* _課題_
次の項目をすべて、一字一句変えずに書き写してください。

* _提示項目_
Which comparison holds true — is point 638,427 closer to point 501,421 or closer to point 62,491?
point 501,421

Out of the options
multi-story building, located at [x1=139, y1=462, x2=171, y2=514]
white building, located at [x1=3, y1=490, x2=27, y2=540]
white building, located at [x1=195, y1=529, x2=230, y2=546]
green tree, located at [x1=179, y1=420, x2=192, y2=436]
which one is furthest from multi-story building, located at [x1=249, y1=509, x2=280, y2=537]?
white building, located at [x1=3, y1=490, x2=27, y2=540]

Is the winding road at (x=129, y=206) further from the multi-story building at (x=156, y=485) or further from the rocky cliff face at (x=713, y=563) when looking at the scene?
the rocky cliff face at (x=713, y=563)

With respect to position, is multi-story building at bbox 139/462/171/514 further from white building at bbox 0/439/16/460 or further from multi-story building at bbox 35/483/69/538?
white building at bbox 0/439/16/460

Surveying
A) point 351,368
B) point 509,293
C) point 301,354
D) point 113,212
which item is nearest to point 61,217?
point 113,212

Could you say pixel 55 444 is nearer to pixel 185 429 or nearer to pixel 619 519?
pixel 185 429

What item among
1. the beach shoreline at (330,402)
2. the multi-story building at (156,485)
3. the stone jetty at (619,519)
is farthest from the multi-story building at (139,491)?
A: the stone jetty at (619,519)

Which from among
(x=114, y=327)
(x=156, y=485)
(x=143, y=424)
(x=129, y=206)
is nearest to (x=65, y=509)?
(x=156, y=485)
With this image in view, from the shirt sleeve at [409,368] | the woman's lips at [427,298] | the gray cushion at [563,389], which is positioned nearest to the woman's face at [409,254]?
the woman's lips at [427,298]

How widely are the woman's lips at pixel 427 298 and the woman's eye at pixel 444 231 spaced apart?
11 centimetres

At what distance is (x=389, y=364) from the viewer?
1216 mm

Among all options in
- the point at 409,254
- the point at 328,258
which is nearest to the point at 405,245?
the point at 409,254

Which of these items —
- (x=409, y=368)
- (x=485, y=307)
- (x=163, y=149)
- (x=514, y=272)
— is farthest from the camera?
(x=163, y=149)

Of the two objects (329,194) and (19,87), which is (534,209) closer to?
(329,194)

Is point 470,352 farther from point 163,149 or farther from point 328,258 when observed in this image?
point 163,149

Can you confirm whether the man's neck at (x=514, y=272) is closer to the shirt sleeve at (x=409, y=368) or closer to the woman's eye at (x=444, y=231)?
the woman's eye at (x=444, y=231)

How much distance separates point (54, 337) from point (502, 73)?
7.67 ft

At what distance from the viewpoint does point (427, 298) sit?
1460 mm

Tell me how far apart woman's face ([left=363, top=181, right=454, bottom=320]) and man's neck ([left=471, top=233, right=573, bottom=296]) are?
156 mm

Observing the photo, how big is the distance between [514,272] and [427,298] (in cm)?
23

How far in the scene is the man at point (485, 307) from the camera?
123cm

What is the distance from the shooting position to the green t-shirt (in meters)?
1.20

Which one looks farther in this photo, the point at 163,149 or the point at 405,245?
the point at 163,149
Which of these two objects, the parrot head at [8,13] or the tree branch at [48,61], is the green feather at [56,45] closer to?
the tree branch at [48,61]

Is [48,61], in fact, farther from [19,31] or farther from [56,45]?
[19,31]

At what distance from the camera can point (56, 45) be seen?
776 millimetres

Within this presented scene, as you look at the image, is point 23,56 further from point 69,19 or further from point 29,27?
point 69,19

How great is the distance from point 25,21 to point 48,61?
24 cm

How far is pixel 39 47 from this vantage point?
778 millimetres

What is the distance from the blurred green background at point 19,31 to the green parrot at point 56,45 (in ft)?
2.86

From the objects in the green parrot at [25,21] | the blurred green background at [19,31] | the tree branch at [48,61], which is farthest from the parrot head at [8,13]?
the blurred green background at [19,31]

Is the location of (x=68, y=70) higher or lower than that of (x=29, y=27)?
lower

* _正答_
Which comparison holds true — is point 638,427 closer to point 501,421 or closer to point 62,491?
point 501,421

Out of the options
multi-story building, located at [x1=139, y1=462, x2=171, y2=514]
white building, located at [x1=3, y1=490, x2=27, y2=540]
white building, located at [x1=195, y1=529, x2=230, y2=546]
green tree, located at [x1=179, y1=420, x2=192, y2=436]
which one is furthest from multi-story building, located at [x1=249, y1=509, x2=280, y2=537]?
white building, located at [x1=3, y1=490, x2=27, y2=540]

Is the winding road at (x=129, y=206) further from the multi-story building at (x=156, y=485) or further from the rocky cliff face at (x=713, y=563) when looking at the scene?
the rocky cliff face at (x=713, y=563)

With respect to position, is multi-story building at bbox 139/462/171/514 further from white building at bbox 0/439/16/460 or further from multi-story building at bbox 35/483/69/538?
white building at bbox 0/439/16/460

Surveying
A) point 351,368
B) point 509,293
C) point 301,354
D) point 113,212
which item is nearest to point 61,217?
point 113,212

Could you say pixel 55 444 is nearer to pixel 185 429 or nearer to pixel 619 519?
pixel 185 429

What item among
1. the beach shoreline at (330,402)
2. the multi-story building at (156,485)
3. the stone jetty at (619,519)
is farthest from the multi-story building at (139,491)?
A: the stone jetty at (619,519)

Which from among
(x=114, y=327)
(x=156, y=485)
(x=143, y=424)
(x=129, y=206)
is nearest to (x=65, y=509)?
(x=156, y=485)
With this image in view, from the shirt sleeve at [409,368] | the woman's lips at [427,298] | the gray cushion at [563,389], which is positioned nearest to the woman's face at [409,254]?
the woman's lips at [427,298]

How widely are the woman's lips at pixel 427 298 and the woman's eye at pixel 444 231 spaced apart?
11 centimetres

At what distance is (x=389, y=364) from the viewer?
1216 mm

Among all options in
- the point at 409,254
- the point at 328,258
which is nearest to the point at 405,245?
the point at 409,254

Which of these items —
- (x=409, y=368)
- (x=485, y=307)
- (x=163, y=149)
- (x=514, y=272)
— is farthest from the camera?
(x=163, y=149)

Of the two objects (329,194) and (19,87), which is (534,209) closer to?
(329,194)

Is point 470,352 farther from point 163,149 or farther from point 328,258 when observed in this image?
point 163,149

Can you confirm whether the man's neck at (x=514, y=272) is closer to the shirt sleeve at (x=409, y=368) or closer to the woman's eye at (x=444, y=231)?
the woman's eye at (x=444, y=231)

How much distance separates point (54, 337) from point (502, 73)?
7.67 ft

At what distance from the viewpoint does point (427, 298) sit?
1460 mm

Tell me how far apart woman's face ([left=363, top=181, right=454, bottom=320]) and man's neck ([left=471, top=233, right=573, bottom=296]) are?
156 mm

Observing the photo, how big is the distance between [514,272] and [427,298] (in cm)?
23

How far in the scene is the man at point (485, 307) from the camera?
123cm

What is the distance from the shooting position to the green t-shirt (in meters)?
1.20

Which one looks farther in this photo, the point at 163,149 or the point at 405,245?
the point at 163,149
Which of these two objects, the parrot head at [8,13] or the tree branch at [48,61], is the green feather at [56,45] closer to?
the tree branch at [48,61]

Is [48,61], in fact, farther from [19,31] or farther from [56,45]?
[19,31]

At what distance from the camera can point (56, 45) be seen?
776 millimetres

Within this presented scene, as you look at the image, is point 23,56 further from point 69,19 or further from point 29,27?
point 69,19

How great is the distance from point 25,21 to point 48,61?
24 cm

How far is pixel 39 47 from this vantage point?
778 millimetres

What is the distance from the blurred green background at point 19,31 to the green parrot at point 56,45 (in ft)?
2.86

From the objects in the green parrot at [25,21] | the blurred green background at [19,31] | the tree branch at [48,61], which is farthest from the parrot head at [8,13]?
the blurred green background at [19,31]

Is the location of (x=68, y=70) higher or lower than that of (x=29, y=27)?
lower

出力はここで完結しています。